2) Throughout the work, oxidoreductases have been categorized separately from other CAZY enzymes. For example, in the Results and in Table 1 and Figure 1. However, enzymes such as laccase (AA1), GMC oxidoreductase/aryl-alcohol oxidase (AA3), etc. are also classified as CAZY enzymes, although as having auxiliary activities. Could oxidoreductases be structured as a sub-category of CAZY enzymes to distinguish them from hydrolytic enzymes?

It is correct that oxidoreductases are listed in the CAZy database in the category Auxiliary Activities. However, in the description of this category it is stated that it covers “redox enzymes that act in conjunction with CAZymes”, which implies that they are not CAZymes themselves. Also, since some of the oxidoreductases listed in Table 1 are not covered by the CAZy database, we find it most appropriate to keep them separate from the classical carbohydrate active enzymes.

We have now added the following sentence in the legend of Table 1 to clarify this point: “Although a number of oxidoreductases are listed in the CAZy database in the subcategory of Auxiliary Activities we have for the present study kept them separate. […] This separation also resolved the problem that some of the oxidoreductases listed in Table 1 are not covered by the CAZy database.” In addition we have inserted a note in the Oxidoreductase field in the table indicating that this category includes CAZymes with auxiliary activity.

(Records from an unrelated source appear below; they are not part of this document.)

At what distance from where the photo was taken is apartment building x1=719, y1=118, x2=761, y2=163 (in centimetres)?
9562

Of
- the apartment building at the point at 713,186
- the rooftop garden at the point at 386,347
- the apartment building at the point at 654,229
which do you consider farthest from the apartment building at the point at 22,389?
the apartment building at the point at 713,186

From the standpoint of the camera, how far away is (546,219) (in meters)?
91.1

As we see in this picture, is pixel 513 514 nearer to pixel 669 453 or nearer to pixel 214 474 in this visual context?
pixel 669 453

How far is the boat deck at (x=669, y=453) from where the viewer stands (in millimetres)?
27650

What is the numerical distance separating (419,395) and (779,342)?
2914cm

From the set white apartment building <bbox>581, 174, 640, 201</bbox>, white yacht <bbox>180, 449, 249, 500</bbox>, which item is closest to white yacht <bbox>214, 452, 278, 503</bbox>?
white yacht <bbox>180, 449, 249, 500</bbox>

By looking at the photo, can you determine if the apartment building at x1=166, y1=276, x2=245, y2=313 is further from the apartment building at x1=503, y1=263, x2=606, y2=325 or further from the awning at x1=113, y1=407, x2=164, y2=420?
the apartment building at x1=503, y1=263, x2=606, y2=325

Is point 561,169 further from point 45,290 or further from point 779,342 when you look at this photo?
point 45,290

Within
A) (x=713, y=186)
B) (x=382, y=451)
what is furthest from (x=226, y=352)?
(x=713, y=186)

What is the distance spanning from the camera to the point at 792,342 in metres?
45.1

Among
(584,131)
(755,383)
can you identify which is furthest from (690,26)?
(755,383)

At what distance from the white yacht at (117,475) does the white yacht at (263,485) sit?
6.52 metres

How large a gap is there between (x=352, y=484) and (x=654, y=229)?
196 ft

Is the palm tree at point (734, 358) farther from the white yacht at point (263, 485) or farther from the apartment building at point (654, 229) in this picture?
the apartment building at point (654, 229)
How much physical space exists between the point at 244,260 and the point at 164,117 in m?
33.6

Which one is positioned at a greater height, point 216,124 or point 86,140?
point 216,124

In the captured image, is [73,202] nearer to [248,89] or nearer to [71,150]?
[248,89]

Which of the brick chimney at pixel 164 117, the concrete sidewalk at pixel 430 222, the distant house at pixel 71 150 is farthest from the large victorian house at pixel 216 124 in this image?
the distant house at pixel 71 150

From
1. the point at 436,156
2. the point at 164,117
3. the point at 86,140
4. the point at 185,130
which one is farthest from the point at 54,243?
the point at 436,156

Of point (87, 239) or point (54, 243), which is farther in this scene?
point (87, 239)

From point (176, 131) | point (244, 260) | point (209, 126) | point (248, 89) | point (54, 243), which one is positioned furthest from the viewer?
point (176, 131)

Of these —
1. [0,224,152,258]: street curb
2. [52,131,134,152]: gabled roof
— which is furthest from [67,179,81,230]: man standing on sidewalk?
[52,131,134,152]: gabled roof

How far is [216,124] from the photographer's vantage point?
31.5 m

3) In the Results and Discussion, it is stated that brown rot fungi rely on iron already present in the wood to employ the Fenton reaction. This idea may be somewhat outdated as XRF studies in Serpula lacrymans have shown that this brown rot fungus actively increases the iron concentrations in wood before decomposition. See Kirker et al., 2017. Synchrotron-based X-ray fluorescence microscopy enables multiscale spatial visualization of ions involved in fungal lignocellulose deconstruction. Scientific Reports 7, Article number: 41798.

We were not aware of this interesting publication and thank the reviewer for pointing it out to us. We have now rephrased the relevant sentence to include the findings of this paper (Results).

4) Discussion. I do not see how laccases in the fecal fluid can be considered functional analogs of brown rot recycling mechanisms of Fe(III) to Fe(II) directly. Laccases in the system described by Guillen et al., 2000 oxidise quinones. Reduced quinones in that system are responsible for reducing Fe(III) to Fe(II) and the production of H₂O₂. This sentence reads as if the laccases perform this function instead of the quinones.

In the system described by Guillen et al., 2000, laccase is needed to oxidize hydroquinone into semiquinone that is subsequently able to convert Fe3+ to Fe2+. In the manuscript sentence referred to, we did not mention that hydroquinone is used as a substrate in the attine symbiotic reaction as this information had already been given before (Discussion) and was not an essential part of the present argument. However, to avoid misunderstanding we have now changed the sentence to: “The high concentrations of laccase LgLcc1 (Protein ID 97 in Table 1) in the ant fecal fluid suggest a similar mechanism of maintaining reliable conversion of Fe³⁺ back to Fe²⁺ (using hydroquinone as an electron donor) to the one known from brown-rot fungi (Guillen et al., 2000)”.

5) Results. Not only enzymes can reduce Fe(III) to Fe(II) in brown rot fungi. The recycling of Fe(III) to Fe(II) in brown rot systems can be attributed to quinones as well.

As we have mentioned in a response to a previous comment above, it is believed – consistent with Guillen, 2000, – that in natural systems Fe³⁺ will always be bound by metal chelators, which makes Fe³⁺ unavailable to be directly reduced by hydroquinone. It thus needs laccase for this purpose. The affinity of the metal chelators will, however, depend on ambient pH, such that at very low pH it might be possible that Fe³⁺ can be directly reduced by hydroquinone. We prefer, however, not to go into this discussion, as the manuscript is complicated enough already.